À prendre au pied de la lettre la définition du mot dynastie, « suite de personnes célèbres de la même famille exerçant les mêmes activités » on sent dès ce premier accroc à ce qui pourrait être l‘histoire officielle d’une réussite industrielle que les non-dits et les secrets de famille vont donner matière à de nombreux rebondissements et que dans ce récit les femmes vont jouer un rôle au moins aussi important que les capitaines d’industrie. Quand elles ne sont pas le trait d’union entre les deux mondes, à l’image de la quête du fil d’or qui va pousser Lazare à investir et à engager un ingénieur chimiste pour retrouver la chevelure flamboyante de la belle Lucile. Un fil d’or qui va servir en quelque sorte de fil rouge, si je puis dire. Et comme si les ambitions des uns et les amours des autres ne suffisaient pas à nous offrir un riche terreau romanesque, l’Histoire – celle avec un grand H – va s’en mêler.

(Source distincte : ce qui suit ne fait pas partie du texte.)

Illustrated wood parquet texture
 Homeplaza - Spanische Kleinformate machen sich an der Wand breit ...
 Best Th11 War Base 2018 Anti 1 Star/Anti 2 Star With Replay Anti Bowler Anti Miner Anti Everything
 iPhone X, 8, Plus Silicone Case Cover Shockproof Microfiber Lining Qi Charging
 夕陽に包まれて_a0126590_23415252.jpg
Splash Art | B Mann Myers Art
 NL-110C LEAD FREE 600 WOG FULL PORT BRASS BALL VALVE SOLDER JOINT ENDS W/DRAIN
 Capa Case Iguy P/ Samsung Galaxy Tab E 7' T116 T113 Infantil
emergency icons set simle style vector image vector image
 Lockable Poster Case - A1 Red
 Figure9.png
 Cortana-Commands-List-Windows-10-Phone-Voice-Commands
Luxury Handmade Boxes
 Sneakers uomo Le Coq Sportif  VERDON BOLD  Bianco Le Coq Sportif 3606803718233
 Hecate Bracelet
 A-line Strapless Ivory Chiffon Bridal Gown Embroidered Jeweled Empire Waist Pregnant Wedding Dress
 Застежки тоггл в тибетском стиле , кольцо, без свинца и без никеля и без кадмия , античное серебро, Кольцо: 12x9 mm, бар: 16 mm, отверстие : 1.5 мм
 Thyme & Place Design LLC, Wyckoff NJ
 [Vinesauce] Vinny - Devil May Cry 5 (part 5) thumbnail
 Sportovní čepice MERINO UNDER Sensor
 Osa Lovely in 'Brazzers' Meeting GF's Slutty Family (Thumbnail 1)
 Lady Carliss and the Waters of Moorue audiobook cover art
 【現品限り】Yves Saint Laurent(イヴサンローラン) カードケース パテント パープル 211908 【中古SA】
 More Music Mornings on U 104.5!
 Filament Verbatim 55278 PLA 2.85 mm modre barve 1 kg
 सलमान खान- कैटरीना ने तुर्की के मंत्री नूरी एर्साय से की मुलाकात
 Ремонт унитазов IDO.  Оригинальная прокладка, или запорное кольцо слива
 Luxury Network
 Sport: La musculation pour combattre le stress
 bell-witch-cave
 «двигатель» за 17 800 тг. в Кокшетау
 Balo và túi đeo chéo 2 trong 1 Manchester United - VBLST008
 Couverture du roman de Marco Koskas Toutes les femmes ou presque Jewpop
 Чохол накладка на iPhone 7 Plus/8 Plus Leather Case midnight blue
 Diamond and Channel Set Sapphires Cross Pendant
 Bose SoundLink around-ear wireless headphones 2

En 1871 l’Allemagne annexe la région, amputée du Territoire de Belfort. Entre les partisans du nouveau régime et ceux qui entendent reconquérir la « province perdue », on ne va tarder à trouver de nouveaux motifs de conflit. Pour faire fructifier ses affaires sur la Terre de l’Empire allemand (Reichsland), il faut bien trouver une entente avec le régime. Toutefois, la différence entre compromis et compromission n’est pas toujours très évidente. Et que dire des déchirements qui résulteront du déclenchement de la Grande Guerre. Sur les hauteurs du Hartmannswillerkopf – l’une des crêtes ayant donné lieu à de très durs combats, Geneviève Senger imagine une scène extraordinaire, quand deux soldats de la famille se retrouvent nez à nez au sortir d’une tranchée. Jamais l’expression frères ennemis n’aura aussi bien porté son nom.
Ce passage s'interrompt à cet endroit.